More small babies, premature deliveries, fewer C-sections in Nunavut: health institute
Few Nunavut mothers need Caesarean sections to deliver
Young women in Nunavut may find giving birth easier and require less medical intervention during delivery than women in other Canadian provinces and territories.
But Nunavut has the highest rate of babies born under 5.5 pounds or 2,500 grams of any province or territory in Canada, says information released June 21 by the Canadian Institute for Health Information.
Low birth weight is generally a condition associated with smoking, younger mothers, and premature deliveries.
As many as 12 in 100 women in Nunavut give birth to babies born pre-term, or before 39 weeks of gestation.
That’s compared to the Canadian average of fewer than eight in 100 women who give birth to pre-term babies, the CIHI report said.
Genital tract infections, such as sexually transmitted diseases, and factors, such as stress, anxiety and depression, are also known to affect increase the risk of pre-term birth.
The higher proportion of pre-term deliveries and the smaller size of babies may explain why the Canadian Institute for Health Information also found fewer Caesarean sections and less use of epidural anesthetic and other medical interventions among Nunavut women’s deliveries.

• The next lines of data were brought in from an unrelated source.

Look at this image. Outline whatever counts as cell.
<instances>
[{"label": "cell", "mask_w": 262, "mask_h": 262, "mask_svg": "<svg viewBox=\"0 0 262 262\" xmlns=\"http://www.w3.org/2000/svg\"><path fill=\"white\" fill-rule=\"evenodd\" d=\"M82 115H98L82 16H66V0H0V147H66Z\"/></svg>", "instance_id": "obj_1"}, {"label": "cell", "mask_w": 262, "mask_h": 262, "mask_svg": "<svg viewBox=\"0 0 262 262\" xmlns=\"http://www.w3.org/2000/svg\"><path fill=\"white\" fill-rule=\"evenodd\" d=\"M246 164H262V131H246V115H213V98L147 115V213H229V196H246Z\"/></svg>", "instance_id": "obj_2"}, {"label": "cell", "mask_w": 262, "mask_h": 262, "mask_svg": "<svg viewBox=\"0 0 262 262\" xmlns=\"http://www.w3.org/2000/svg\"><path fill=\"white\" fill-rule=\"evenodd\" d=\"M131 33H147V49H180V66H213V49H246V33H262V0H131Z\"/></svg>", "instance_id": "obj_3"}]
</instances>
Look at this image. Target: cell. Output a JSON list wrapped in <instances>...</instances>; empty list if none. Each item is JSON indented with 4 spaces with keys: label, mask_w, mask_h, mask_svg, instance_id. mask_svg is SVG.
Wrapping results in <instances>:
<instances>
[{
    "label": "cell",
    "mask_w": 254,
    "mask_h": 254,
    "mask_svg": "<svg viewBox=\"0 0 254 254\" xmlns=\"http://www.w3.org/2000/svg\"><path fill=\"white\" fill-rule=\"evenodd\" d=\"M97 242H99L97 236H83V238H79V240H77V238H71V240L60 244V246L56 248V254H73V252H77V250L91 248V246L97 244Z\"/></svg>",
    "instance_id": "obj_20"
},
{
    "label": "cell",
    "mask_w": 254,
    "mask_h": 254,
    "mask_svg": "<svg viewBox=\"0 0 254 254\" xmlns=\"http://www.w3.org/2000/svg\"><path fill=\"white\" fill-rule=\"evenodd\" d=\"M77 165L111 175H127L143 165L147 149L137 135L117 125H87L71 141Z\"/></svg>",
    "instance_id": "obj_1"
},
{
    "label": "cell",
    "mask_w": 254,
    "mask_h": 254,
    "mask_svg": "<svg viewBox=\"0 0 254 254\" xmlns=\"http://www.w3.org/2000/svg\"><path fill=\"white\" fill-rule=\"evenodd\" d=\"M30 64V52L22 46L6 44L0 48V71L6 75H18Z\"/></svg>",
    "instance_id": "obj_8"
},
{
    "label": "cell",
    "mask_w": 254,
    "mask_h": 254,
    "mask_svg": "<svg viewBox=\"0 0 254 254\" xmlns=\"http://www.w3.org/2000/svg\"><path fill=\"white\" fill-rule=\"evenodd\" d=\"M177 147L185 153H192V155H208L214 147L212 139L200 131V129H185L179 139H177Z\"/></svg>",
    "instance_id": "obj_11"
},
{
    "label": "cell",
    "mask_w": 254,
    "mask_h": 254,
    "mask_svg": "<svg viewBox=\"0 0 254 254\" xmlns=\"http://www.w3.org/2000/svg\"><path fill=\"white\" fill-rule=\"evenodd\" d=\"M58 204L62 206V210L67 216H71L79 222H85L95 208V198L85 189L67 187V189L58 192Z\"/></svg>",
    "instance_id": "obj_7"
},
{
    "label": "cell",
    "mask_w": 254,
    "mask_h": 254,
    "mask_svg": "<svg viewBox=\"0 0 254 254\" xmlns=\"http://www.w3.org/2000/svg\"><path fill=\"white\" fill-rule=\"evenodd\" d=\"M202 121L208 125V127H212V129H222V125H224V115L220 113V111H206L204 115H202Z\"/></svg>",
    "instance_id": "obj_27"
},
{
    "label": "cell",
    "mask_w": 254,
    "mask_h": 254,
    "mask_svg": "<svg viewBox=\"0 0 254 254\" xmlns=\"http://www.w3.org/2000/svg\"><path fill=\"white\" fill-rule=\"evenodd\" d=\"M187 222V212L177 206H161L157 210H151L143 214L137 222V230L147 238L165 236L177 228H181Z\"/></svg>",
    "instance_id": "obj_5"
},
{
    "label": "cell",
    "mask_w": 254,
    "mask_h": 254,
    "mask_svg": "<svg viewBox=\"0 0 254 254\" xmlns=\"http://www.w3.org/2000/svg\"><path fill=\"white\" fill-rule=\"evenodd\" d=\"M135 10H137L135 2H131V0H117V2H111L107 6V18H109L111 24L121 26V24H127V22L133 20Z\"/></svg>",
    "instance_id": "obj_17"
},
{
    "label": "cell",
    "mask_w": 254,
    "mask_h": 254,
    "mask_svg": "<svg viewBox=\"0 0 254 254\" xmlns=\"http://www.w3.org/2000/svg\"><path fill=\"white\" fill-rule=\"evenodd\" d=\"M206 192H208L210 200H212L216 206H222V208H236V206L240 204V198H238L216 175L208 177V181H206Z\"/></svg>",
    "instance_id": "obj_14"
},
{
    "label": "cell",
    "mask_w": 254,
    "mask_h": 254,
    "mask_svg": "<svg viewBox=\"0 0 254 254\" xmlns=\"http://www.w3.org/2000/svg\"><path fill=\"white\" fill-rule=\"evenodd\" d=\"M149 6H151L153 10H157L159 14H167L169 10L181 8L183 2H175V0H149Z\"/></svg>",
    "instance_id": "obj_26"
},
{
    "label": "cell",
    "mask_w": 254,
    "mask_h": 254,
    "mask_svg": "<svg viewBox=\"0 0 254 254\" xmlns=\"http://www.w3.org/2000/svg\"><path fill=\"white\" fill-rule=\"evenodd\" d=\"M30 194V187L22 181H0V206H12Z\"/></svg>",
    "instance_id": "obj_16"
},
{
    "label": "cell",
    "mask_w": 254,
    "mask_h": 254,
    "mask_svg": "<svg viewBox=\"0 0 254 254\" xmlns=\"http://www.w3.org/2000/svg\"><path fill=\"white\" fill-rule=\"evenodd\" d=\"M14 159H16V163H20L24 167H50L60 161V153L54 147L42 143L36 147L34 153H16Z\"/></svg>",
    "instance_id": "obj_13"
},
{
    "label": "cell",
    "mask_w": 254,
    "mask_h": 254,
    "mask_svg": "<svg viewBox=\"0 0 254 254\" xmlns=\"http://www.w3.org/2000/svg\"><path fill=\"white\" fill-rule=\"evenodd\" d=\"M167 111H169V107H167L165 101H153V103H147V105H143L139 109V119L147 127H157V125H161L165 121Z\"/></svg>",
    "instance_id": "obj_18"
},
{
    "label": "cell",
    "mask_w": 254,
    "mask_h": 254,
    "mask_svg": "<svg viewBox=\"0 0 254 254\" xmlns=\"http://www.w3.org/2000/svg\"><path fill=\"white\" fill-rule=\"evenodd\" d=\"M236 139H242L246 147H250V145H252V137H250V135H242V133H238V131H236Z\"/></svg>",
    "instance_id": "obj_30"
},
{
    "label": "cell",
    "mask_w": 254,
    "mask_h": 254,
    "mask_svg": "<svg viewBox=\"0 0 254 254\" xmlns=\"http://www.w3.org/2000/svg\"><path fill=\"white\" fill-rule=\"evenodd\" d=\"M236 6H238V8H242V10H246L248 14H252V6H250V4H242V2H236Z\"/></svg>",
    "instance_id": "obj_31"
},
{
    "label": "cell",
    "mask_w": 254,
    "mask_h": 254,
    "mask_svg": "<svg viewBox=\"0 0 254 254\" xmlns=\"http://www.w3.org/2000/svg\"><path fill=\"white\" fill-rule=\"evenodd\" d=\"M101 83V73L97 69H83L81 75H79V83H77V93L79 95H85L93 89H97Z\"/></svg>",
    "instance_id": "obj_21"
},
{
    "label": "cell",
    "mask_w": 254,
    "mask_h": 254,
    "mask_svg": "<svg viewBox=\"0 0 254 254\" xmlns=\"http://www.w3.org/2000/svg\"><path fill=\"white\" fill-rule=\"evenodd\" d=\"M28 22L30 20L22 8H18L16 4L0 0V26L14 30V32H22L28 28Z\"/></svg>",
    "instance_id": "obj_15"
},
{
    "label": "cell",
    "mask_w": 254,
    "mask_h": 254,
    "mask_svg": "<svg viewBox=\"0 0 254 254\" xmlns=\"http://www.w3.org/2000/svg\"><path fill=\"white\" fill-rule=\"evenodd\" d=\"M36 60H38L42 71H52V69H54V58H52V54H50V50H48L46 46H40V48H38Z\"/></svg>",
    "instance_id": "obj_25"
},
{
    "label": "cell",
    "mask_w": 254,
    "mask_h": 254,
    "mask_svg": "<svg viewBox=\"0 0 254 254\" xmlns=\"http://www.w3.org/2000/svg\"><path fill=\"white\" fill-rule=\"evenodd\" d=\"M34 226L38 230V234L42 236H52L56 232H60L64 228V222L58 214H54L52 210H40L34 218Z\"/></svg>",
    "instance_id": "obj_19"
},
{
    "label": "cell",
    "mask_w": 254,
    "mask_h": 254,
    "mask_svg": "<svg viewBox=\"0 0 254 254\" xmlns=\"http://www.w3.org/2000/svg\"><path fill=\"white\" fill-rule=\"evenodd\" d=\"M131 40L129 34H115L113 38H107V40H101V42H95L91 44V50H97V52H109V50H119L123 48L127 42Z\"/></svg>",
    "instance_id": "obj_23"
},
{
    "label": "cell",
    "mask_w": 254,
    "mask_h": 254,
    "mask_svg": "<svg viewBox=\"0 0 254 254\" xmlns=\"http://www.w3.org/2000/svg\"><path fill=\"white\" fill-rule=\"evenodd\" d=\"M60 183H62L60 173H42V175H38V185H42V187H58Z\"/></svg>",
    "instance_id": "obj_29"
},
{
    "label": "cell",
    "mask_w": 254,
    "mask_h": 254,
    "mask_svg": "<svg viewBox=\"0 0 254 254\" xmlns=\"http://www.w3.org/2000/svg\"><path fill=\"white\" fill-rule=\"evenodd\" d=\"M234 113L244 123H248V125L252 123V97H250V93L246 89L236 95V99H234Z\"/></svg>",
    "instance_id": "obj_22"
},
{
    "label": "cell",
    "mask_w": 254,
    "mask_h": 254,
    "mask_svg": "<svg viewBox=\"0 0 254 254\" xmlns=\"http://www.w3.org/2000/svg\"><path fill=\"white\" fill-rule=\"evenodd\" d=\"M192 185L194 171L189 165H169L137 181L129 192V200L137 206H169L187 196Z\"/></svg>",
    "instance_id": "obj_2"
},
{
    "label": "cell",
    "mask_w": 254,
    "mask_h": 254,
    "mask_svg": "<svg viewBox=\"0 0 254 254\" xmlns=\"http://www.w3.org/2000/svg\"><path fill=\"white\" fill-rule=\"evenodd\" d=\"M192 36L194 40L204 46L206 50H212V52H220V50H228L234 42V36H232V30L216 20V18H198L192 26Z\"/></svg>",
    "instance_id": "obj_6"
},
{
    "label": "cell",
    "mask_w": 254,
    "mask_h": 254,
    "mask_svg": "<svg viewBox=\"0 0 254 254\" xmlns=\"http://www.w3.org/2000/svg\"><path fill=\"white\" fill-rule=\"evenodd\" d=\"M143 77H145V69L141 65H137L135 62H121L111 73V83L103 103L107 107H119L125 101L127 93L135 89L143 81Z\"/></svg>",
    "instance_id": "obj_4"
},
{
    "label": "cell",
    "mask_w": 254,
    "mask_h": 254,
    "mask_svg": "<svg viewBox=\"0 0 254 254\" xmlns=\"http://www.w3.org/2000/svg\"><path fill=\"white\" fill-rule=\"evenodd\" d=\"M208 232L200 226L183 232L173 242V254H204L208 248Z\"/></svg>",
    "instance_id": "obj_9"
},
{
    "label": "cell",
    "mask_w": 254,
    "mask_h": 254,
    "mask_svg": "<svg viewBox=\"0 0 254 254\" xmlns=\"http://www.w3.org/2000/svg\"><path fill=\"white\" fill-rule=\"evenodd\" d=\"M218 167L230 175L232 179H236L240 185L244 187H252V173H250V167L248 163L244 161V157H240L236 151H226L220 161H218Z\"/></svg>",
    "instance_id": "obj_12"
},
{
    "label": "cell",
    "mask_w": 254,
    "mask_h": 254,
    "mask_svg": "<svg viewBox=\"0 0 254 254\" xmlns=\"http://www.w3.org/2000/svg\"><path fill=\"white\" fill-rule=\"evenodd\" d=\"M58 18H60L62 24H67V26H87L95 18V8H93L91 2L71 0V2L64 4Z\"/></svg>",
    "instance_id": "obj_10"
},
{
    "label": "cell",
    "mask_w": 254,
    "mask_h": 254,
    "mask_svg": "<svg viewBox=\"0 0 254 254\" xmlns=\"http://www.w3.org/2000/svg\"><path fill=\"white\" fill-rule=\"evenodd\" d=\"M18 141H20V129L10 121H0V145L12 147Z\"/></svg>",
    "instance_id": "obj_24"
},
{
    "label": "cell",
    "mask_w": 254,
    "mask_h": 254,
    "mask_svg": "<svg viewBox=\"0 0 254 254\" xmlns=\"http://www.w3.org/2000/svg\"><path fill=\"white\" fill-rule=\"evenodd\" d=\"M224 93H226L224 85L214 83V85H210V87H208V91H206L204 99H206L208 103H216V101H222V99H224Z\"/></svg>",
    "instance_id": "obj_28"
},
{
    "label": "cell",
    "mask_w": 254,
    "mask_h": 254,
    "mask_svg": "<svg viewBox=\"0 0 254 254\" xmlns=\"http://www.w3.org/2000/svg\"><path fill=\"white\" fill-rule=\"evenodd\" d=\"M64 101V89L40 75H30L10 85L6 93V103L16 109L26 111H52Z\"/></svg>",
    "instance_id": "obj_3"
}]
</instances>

Fewer than one in 10 Nunavut women deliver by C-section, a rate that’s more than two times lower than in Newfoundland and Labrador. The rate of epidurals among Nunavut women is 10 times lower than in Quebec.
With the exception of Nunavut, all provinces and territories reported a decrease in hospitalization rates between 1995–1996 and 2010–2011, the Canadian Institute for Health Information also found.
In 2010-11 Nunavut had the highest acute inpatient hospital rate, twice the rate in the rest of Canada, but the shortest stays, only 3.2 days per patient compared to 7.3 nationally.
This figure is likely explained by the transport of the sickest patients from Nunavut to medical centres in the South.